[What to produce]
Exact repetition, pictures omitted: give every record below again.

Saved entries

-=-=-=-=-

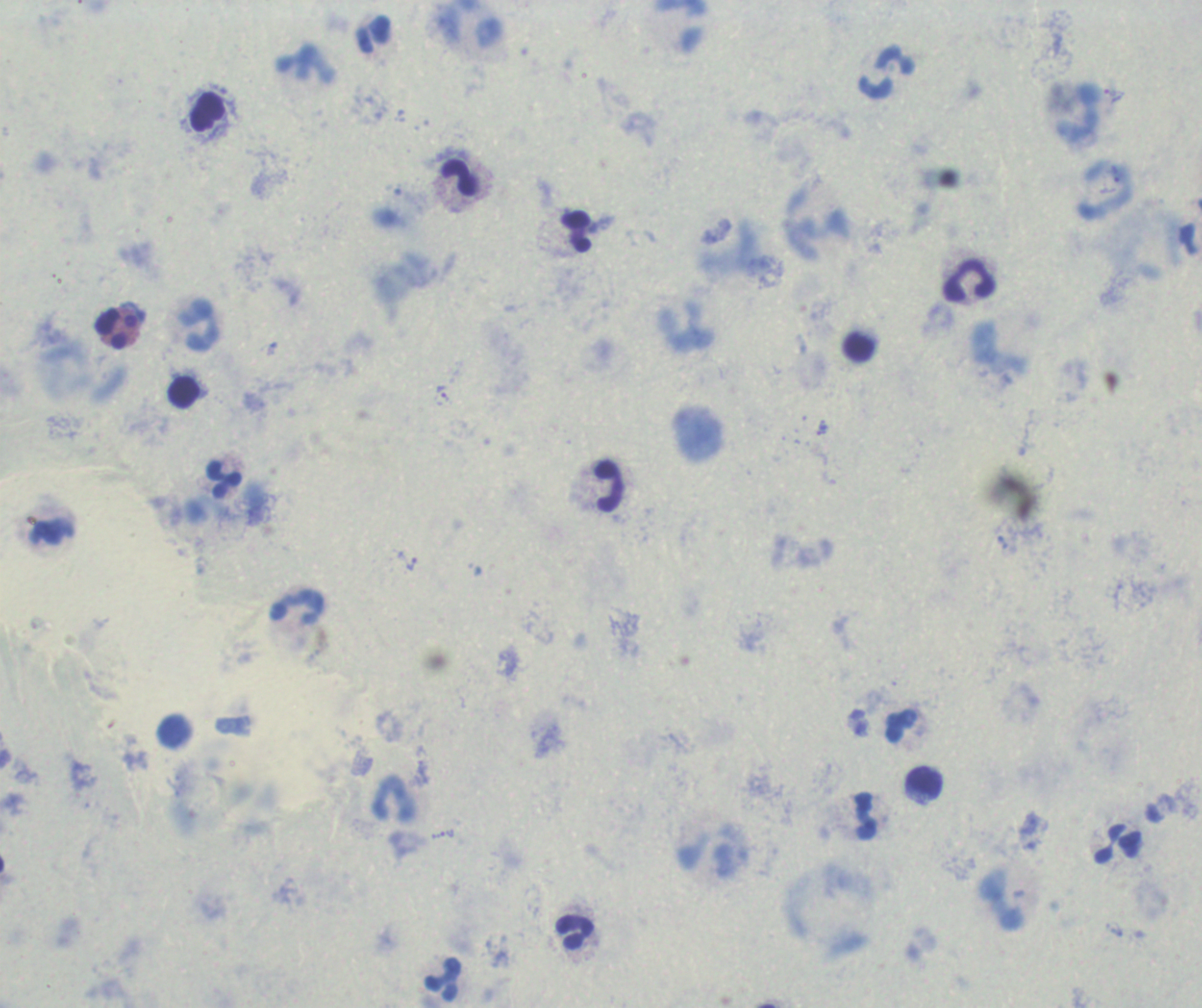
coordinate format = approximate centers as [x, y] in pixels
trophozoite locations = [1114, 95], [442, 396], [407, 561], [443, 834]
leukocyte locations = [372, 36], [305, 63], [886, 73], [206, 112], [459, 178], [1107, 191], [576, 232], [970, 280], [200, 327], [116, 329], [859, 348], [184, 391], [224, 479], [608, 486], [297, 605], [901, 726], [175, 730], [924, 782], [395, 799], [866, 816], [1118, 843], [576, 932], [444, 980]
image size = 1202×1008 pixels
preparation = thick smear of blood
field of view = one from this slide
stain = Romanowsky
magnification = 100x
result = malaria parasites detected
background quality = unsatisfactory
context = previously used in an actual diagnosis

-=-=-=-=-

[Result of this task]
coordinate format = approximate centers as [x, y] in pixels
trophozoite locations = [1114, 95], [442, 396], [407, 561], [443, 834]
leukocyte locations = [372, 36], [305, 63], [886, 73], [206, 112], [459, 178], [1107, 191], [576, 232], [970, 280], [200, 327], [116, 329], [859, 348], [184, 391], [224, 479], [608, 486], [297, 605], [901, 726], [175, 730], [924, 782], [395, 799], [866, 816], [1118, 843], [576, 932], [444, 980]
image size = 1202×1008 pixels
preparation = thick smear of blood
field of view = one from this slide
stain = Romanowsky
magnification = 100x
result = malaria parasites detected
background quality = unsatisfactory
context = previously used in an actual diagnosis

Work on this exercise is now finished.